— Eh bien?…

— C'est toi qui n'as pas tout ce qu'il faut pour l'être! S'ennuyer seul dans la vie, c'est mauvais! S'ennuyer à deux, c'est pire!

— Je ne serai donc jamais heureux?…

— Non, tant que tu n'auras pas connu le malheur!

— Le malheur ne peut m'atteindre!

— Tant pis, car alors tu es incurable!

— Ah! ces philosophes! s'écria le plus jeune des convives. Il ne faut pas les écouter. Ce sont des machines à théories! Ils en fabriquent de toute sorte! Pure camelote, qui ne vaut rien à l'user! Marie-toi, marie-toi, ami! J'en ferais autant, si je n'avais fait voeu de ne jamais rien faire! Marie-toi, et, comme disent nos poètes, puissent les deux phénix t'apparaître toujours tendrement unis! Mes amis, je bois au bonheur de notre hôte!

— Et moi, répondit le philosophe, je bois à la prochaine intervention de quelque divinité protectrice, qui, pour le rendre heureux, le fasse passer par l'épreuve du malheur!»

Sur ce toast assez bizarre, les convives se levèrent, rapprochèrent leurs poings comme eussent fait des boxeurs au moment de la lutte; puis, après les avoir successivement baissés et remontés en inclinant la tête, ils prirent congé les uns des autres.

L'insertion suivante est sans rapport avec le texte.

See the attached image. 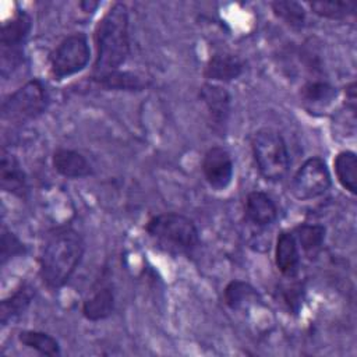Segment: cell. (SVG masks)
Listing matches in <instances>:
<instances>
[{
  "label": "cell",
  "mask_w": 357,
  "mask_h": 357,
  "mask_svg": "<svg viewBox=\"0 0 357 357\" xmlns=\"http://www.w3.org/2000/svg\"><path fill=\"white\" fill-rule=\"evenodd\" d=\"M85 252V243L81 233L70 225L50 229L42 243L38 265L39 278L52 290L66 286Z\"/></svg>",
  "instance_id": "cell-1"
},
{
  "label": "cell",
  "mask_w": 357,
  "mask_h": 357,
  "mask_svg": "<svg viewBox=\"0 0 357 357\" xmlns=\"http://www.w3.org/2000/svg\"><path fill=\"white\" fill-rule=\"evenodd\" d=\"M95 60L91 75L120 70L131 53L130 15L124 3H113L93 29Z\"/></svg>",
  "instance_id": "cell-2"
},
{
  "label": "cell",
  "mask_w": 357,
  "mask_h": 357,
  "mask_svg": "<svg viewBox=\"0 0 357 357\" xmlns=\"http://www.w3.org/2000/svg\"><path fill=\"white\" fill-rule=\"evenodd\" d=\"M146 234L172 254H192L199 243V230L192 219L178 212L153 215L145 223Z\"/></svg>",
  "instance_id": "cell-3"
},
{
  "label": "cell",
  "mask_w": 357,
  "mask_h": 357,
  "mask_svg": "<svg viewBox=\"0 0 357 357\" xmlns=\"http://www.w3.org/2000/svg\"><path fill=\"white\" fill-rule=\"evenodd\" d=\"M251 152L259 174L268 181H280L289 172L290 155L283 135L264 127L254 132L251 138Z\"/></svg>",
  "instance_id": "cell-4"
},
{
  "label": "cell",
  "mask_w": 357,
  "mask_h": 357,
  "mask_svg": "<svg viewBox=\"0 0 357 357\" xmlns=\"http://www.w3.org/2000/svg\"><path fill=\"white\" fill-rule=\"evenodd\" d=\"M49 103L50 96L45 82L32 78L3 99L1 119L11 124H25L42 116Z\"/></svg>",
  "instance_id": "cell-5"
},
{
  "label": "cell",
  "mask_w": 357,
  "mask_h": 357,
  "mask_svg": "<svg viewBox=\"0 0 357 357\" xmlns=\"http://www.w3.org/2000/svg\"><path fill=\"white\" fill-rule=\"evenodd\" d=\"M91 60L88 36L84 32H73L64 36L49 53V75L53 81H63L86 68Z\"/></svg>",
  "instance_id": "cell-6"
},
{
  "label": "cell",
  "mask_w": 357,
  "mask_h": 357,
  "mask_svg": "<svg viewBox=\"0 0 357 357\" xmlns=\"http://www.w3.org/2000/svg\"><path fill=\"white\" fill-rule=\"evenodd\" d=\"M32 31V18L25 10H17L14 15L1 25V75L6 78L24 60V46Z\"/></svg>",
  "instance_id": "cell-7"
},
{
  "label": "cell",
  "mask_w": 357,
  "mask_h": 357,
  "mask_svg": "<svg viewBox=\"0 0 357 357\" xmlns=\"http://www.w3.org/2000/svg\"><path fill=\"white\" fill-rule=\"evenodd\" d=\"M332 185L329 167L321 156L305 159L291 178V194L300 201L322 197Z\"/></svg>",
  "instance_id": "cell-8"
},
{
  "label": "cell",
  "mask_w": 357,
  "mask_h": 357,
  "mask_svg": "<svg viewBox=\"0 0 357 357\" xmlns=\"http://www.w3.org/2000/svg\"><path fill=\"white\" fill-rule=\"evenodd\" d=\"M201 172L211 188L215 191L226 190L231 184L234 173L230 152L223 146H211L202 156Z\"/></svg>",
  "instance_id": "cell-9"
},
{
  "label": "cell",
  "mask_w": 357,
  "mask_h": 357,
  "mask_svg": "<svg viewBox=\"0 0 357 357\" xmlns=\"http://www.w3.org/2000/svg\"><path fill=\"white\" fill-rule=\"evenodd\" d=\"M198 96L204 103L208 114V120L213 131L219 134L225 132L230 112H231V95L219 84L205 82L198 91Z\"/></svg>",
  "instance_id": "cell-10"
},
{
  "label": "cell",
  "mask_w": 357,
  "mask_h": 357,
  "mask_svg": "<svg viewBox=\"0 0 357 357\" xmlns=\"http://www.w3.org/2000/svg\"><path fill=\"white\" fill-rule=\"evenodd\" d=\"M114 290L112 283L106 282L103 278L99 279L89 294L84 298L81 305V314L85 319L98 322L109 318L114 311Z\"/></svg>",
  "instance_id": "cell-11"
},
{
  "label": "cell",
  "mask_w": 357,
  "mask_h": 357,
  "mask_svg": "<svg viewBox=\"0 0 357 357\" xmlns=\"http://www.w3.org/2000/svg\"><path fill=\"white\" fill-rule=\"evenodd\" d=\"M0 184L3 191L18 199H26L29 195L26 174L18 158L6 148H1L0 156Z\"/></svg>",
  "instance_id": "cell-12"
},
{
  "label": "cell",
  "mask_w": 357,
  "mask_h": 357,
  "mask_svg": "<svg viewBox=\"0 0 357 357\" xmlns=\"http://www.w3.org/2000/svg\"><path fill=\"white\" fill-rule=\"evenodd\" d=\"M244 67L240 56L230 52H216L208 59L202 74L208 82H231L244 73Z\"/></svg>",
  "instance_id": "cell-13"
},
{
  "label": "cell",
  "mask_w": 357,
  "mask_h": 357,
  "mask_svg": "<svg viewBox=\"0 0 357 357\" xmlns=\"http://www.w3.org/2000/svg\"><path fill=\"white\" fill-rule=\"evenodd\" d=\"M275 265L282 276L287 279H294L300 272V247L290 230H283L276 237Z\"/></svg>",
  "instance_id": "cell-14"
},
{
  "label": "cell",
  "mask_w": 357,
  "mask_h": 357,
  "mask_svg": "<svg viewBox=\"0 0 357 357\" xmlns=\"http://www.w3.org/2000/svg\"><path fill=\"white\" fill-rule=\"evenodd\" d=\"M278 205L272 197L264 191L254 190L247 194L244 204V218L257 227H268L276 222Z\"/></svg>",
  "instance_id": "cell-15"
},
{
  "label": "cell",
  "mask_w": 357,
  "mask_h": 357,
  "mask_svg": "<svg viewBox=\"0 0 357 357\" xmlns=\"http://www.w3.org/2000/svg\"><path fill=\"white\" fill-rule=\"evenodd\" d=\"M52 166L66 178H84L93 174L89 160L75 149L57 148L52 155Z\"/></svg>",
  "instance_id": "cell-16"
},
{
  "label": "cell",
  "mask_w": 357,
  "mask_h": 357,
  "mask_svg": "<svg viewBox=\"0 0 357 357\" xmlns=\"http://www.w3.org/2000/svg\"><path fill=\"white\" fill-rule=\"evenodd\" d=\"M91 82L105 91H128L139 92L148 86V82L131 71H110L102 75H91Z\"/></svg>",
  "instance_id": "cell-17"
},
{
  "label": "cell",
  "mask_w": 357,
  "mask_h": 357,
  "mask_svg": "<svg viewBox=\"0 0 357 357\" xmlns=\"http://www.w3.org/2000/svg\"><path fill=\"white\" fill-rule=\"evenodd\" d=\"M35 294H36L35 287L31 283L24 282L8 297L3 298V301L0 304L1 325L4 326L8 322L21 317L29 308L31 303L35 298Z\"/></svg>",
  "instance_id": "cell-18"
},
{
  "label": "cell",
  "mask_w": 357,
  "mask_h": 357,
  "mask_svg": "<svg viewBox=\"0 0 357 357\" xmlns=\"http://www.w3.org/2000/svg\"><path fill=\"white\" fill-rule=\"evenodd\" d=\"M300 95L307 110L322 112L336 99L337 89L328 81L311 79L301 86Z\"/></svg>",
  "instance_id": "cell-19"
},
{
  "label": "cell",
  "mask_w": 357,
  "mask_h": 357,
  "mask_svg": "<svg viewBox=\"0 0 357 357\" xmlns=\"http://www.w3.org/2000/svg\"><path fill=\"white\" fill-rule=\"evenodd\" d=\"M333 170L337 183L349 194L357 192V155L350 149L337 152L333 159Z\"/></svg>",
  "instance_id": "cell-20"
},
{
  "label": "cell",
  "mask_w": 357,
  "mask_h": 357,
  "mask_svg": "<svg viewBox=\"0 0 357 357\" xmlns=\"http://www.w3.org/2000/svg\"><path fill=\"white\" fill-rule=\"evenodd\" d=\"M223 300L230 310L237 311L261 301V296L248 282L233 279L223 290Z\"/></svg>",
  "instance_id": "cell-21"
},
{
  "label": "cell",
  "mask_w": 357,
  "mask_h": 357,
  "mask_svg": "<svg viewBox=\"0 0 357 357\" xmlns=\"http://www.w3.org/2000/svg\"><path fill=\"white\" fill-rule=\"evenodd\" d=\"M291 233L296 237L298 247L310 257H315L324 247L326 229L319 223H300L297 225Z\"/></svg>",
  "instance_id": "cell-22"
},
{
  "label": "cell",
  "mask_w": 357,
  "mask_h": 357,
  "mask_svg": "<svg viewBox=\"0 0 357 357\" xmlns=\"http://www.w3.org/2000/svg\"><path fill=\"white\" fill-rule=\"evenodd\" d=\"M269 6L275 17L283 21L289 28L301 31L305 26L307 13L301 3L294 0H276L271 1Z\"/></svg>",
  "instance_id": "cell-23"
},
{
  "label": "cell",
  "mask_w": 357,
  "mask_h": 357,
  "mask_svg": "<svg viewBox=\"0 0 357 357\" xmlns=\"http://www.w3.org/2000/svg\"><path fill=\"white\" fill-rule=\"evenodd\" d=\"M18 342L28 347L35 350L36 353L42 356H59L60 354V343L59 340L42 331H33V329H24L18 333Z\"/></svg>",
  "instance_id": "cell-24"
},
{
  "label": "cell",
  "mask_w": 357,
  "mask_h": 357,
  "mask_svg": "<svg viewBox=\"0 0 357 357\" xmlns=\"http://www.w3.org/2000/svg\"><path fill=\"white\" fill-rule=\"evenodd\" d=\"M308 6L315 15L332 21L347 20L357 10V4L353 1H311Z\"/></svg>",
  "instance_id": "cell-25"
},
{
  "label": "cell",
  "mask_w": 357,
  "mask_h": 357,
  "mask_svg": "<svg viewBox=\"0 0 357 357\" xmlns=\"http://www.w3.org/2000/svg\"><path fill=\"white\" fill-rule=\"evenodd\" d=\"M26 254V245L18 238L17 234H14L11 230H8L6 226L1 227V265H6L8 259H13L14 257H21Z\"/></svg>",
  "instance_id": "cell-26"
},
{
  "label": "cell",
  "mask_w": 357,
  "mask_h": 357,
  "mask_svg": "<svg viewBox=\"0 0 357 357\" xmlns=\"http://www.w3.org/2000/svg\"><path fill=\"white\" fill-rule=\"evenodd\" d=\"M279 293H280L282 303L286 305V308L290 312L297 314L300 311V308H301L303 298H304V287H303V284L298 283V282H293L290 284L280 286L279 287Z\"/></svg>",
  "instance_id": "cell-27"
},
{
  "label": "cell",
  "mask_w": 357,
  "mask_h": 357,
  "mask_svg": "<svg viewBox=\"0 0 357 357\" xmlns=\"http://www.w3.org/2000/svg\"><path fill=\"white\" fill-rule=\"evenodd\" d=\"M98 6H99V3H98V1H93V3H92V1H81V3H79L81 10H82V11H85V13L96 10V8H98Z\"/></svg>",
  "instance_id": "cell-28"
}]
</instances>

A la description du salon dans lequel ce repas a été donné, au menu exotique qui le composait, à l'habillement des convives, à leur manière de s'exprimer, peut-être aussi à la singularité de leurs théories, le lecteur a deviné qu'il s'agissait de Chinois, non de ces «Célestials» qui semblent avoir été décollés d'un paravent ou être en rupture de potiche, mais de ces modernes habitants du Céleste Empire, déjà «européennisés» par leurs études, leurs voyages, leurs fréquentes communications avec les civilisés de l'Occident.